So happy that it's Wednesday! It's not that we have a lot planned, it's just a different pace and i relax a little. I think that i take my "job" as a Mommy a bit too serious some days (okay, most days!)....Robert is the "fun" one, i'm afraid. He's the "let's-go-down-the-slide" Daddy and i'm the "that's not a little girl slide" kinda Mommy. No one ever mentioned to me before becoming a Mommy that there were so many "dangers" that i needed to "protect" my daughter from. Can you tell which one of us in our little family has some serious relaxing to do? Yup, that would be me. So, i'm trying to relax a bit more in my "Mommyness".
I try not to be high strung, really, i do. I try not to look out for danger and let Emma learn things on her own, like falling down is okay, you just get back up. I try to treat that as an "oh-oh, you fell down, you're okay" moment instead of swooping down and holding her. I don't want to be "stalker-Mommy", ready to swoop down in a moments notice to keep the world safe. (and, yes, i use to make fun of Mommies who act like i do now, wondering why in the world they wouldn't just relax?? What WAS wrong with THEM?? Yesh, it's so easy to be a Mommy when you aren't one!) If i do this, if i act like this, i worry that Emma will never learn to be a self assured little girl. It does seem to me that whether i want to admit it or not, this little girl is growing up right before my eyes and is beginning to form her own little personality. She's fearless. No steps are too much, no noise seems to startle her, she loves water and being splashed, she loves bouncing on her bouncy chair and the higher the better, being on Daddy's shoulders brings on little girls squeals and giggles as he bounces (sigh, YES, he bounces....he looks like freakin' Tigger). Meanwhile, Mommy is in the corner, hyperventilating because she thinks that the little one is in 'danger' of falling.

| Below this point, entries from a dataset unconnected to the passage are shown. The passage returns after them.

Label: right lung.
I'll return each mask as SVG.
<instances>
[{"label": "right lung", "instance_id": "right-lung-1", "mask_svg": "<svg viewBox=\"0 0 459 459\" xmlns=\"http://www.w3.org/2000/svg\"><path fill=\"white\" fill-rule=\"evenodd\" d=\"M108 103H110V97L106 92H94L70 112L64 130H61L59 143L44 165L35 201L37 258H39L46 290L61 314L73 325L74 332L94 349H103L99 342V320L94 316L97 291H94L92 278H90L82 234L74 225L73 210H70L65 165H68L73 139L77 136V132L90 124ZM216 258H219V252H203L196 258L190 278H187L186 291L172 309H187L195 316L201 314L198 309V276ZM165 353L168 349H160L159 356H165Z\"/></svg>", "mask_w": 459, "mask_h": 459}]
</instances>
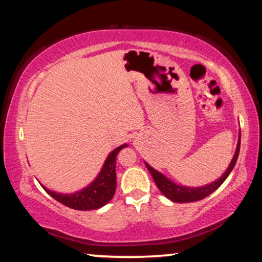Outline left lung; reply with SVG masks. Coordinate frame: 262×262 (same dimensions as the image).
<instances>
[{
    "instance_id": "8db88e82",
    "label": "left lung",
    "mask_w": 262,
    "mask_h": 262,
    "mask_svg": "<svg viewBox=\"0 0 262 262\" xmlns=\"http://www.w3.org/2000/svg\"><path fill=\"white\" fill-rule=\"evenodd\" d=\"M239 146H241V133L238 135V142H237L235 155H233V158L231 162H230L228 169L225 170V172L223 173L217 181H214V182L208 183L206 186H202V187L194 188V187L180 186V184L172 182L171 180L167 179L166 176H164L162 172L157 171L156 169H153V167L151 165H148L146 162H145V165L148 169L149 173H151L153 180H155L157 187H158V189L162 191L164 196H166L172 202H194V201L202 200V199L208 196V195L213 193L214 190H217L218 188L222 186V183L228 179L230 172L232 171L233 166H235L237 158H238Z\"/></svg>"
}]
</instances>
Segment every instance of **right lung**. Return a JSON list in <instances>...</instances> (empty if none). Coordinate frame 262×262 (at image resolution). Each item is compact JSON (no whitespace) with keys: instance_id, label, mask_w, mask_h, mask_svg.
Here are the masks:
<instances>
[{"instance_id":"obj_1","label":"right lung","mask_w":262,"mask_h":262,"mask_svg":"<svg viewBox=\"0 0 262 262\" xmlns=\"http://www.w3.org/2000/svg\"><path fill=\"white\" fill-rule=\"evenodd\" d=\"M128 144H123L109 153L105 162L103 164L98 176L91 182L89 186L82 188L75 193L63 194L49 190L41 186L45 191L64 206L73 210L89 211L97 210L106 205L114 198L116 191V156L122 148L127 147Z\"/></svg>"}]
</instances>
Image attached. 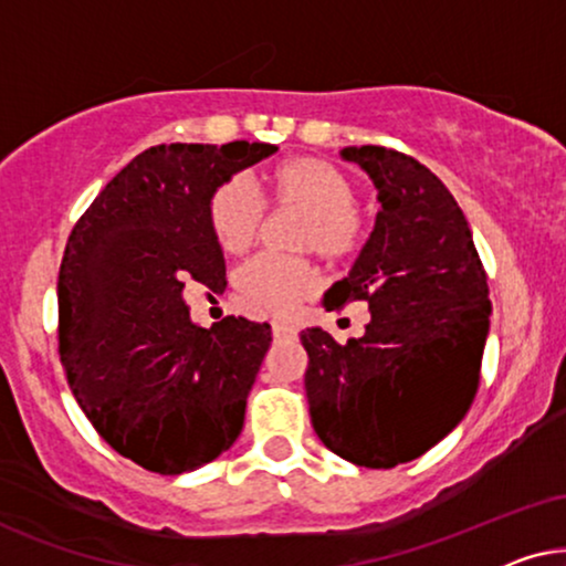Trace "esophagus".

As a child, i remember being scared of everything. The dark, loud noise, loud voices, thunder...this list could go on and on. I wanted to feel safe. For some reason, i didn't. I always wanted to be held and cuddled. I wanted to be near my Mom....i wasn't a happy camper when she would leave the room. Maybe some children are like this, you know, it's just who they are. Maybe it's part of their personality. Maybe that's the way that God made them. So i figured that maybe, all children would be like this to a certain extent.....
Nope. Not happenin' here. Emma is independent. She's not a cuddler unless i have a bottle in my hand. She'll let you pick her up and cuddle her for a few seconds, but then she's off looking for the next adventure. She's not needy. Heck, she's an easy child when i compare her to other folks children. I guess being a Mommy is about figuring out the kind of child you have and doing the best you can to meet their needs. And it's not about smothering and chasing away all dangers. Oh, some dangers are unacceptable, but the ones like running too fast and falling? Really, i need to get a grip. I can't let my personality effect the natural Emma personality that is now starting to form. I don't want her to be scared of her shadow, i don't want her to be fearful of life, i don't want her to be scared of falling down, i don't want her to be scared of the dark.
My hope for Emma is as it is for me: to be fearless and to love herself. To take chances and to love life as she is. To not be afraid of life because after all, you do get what you put out there in life.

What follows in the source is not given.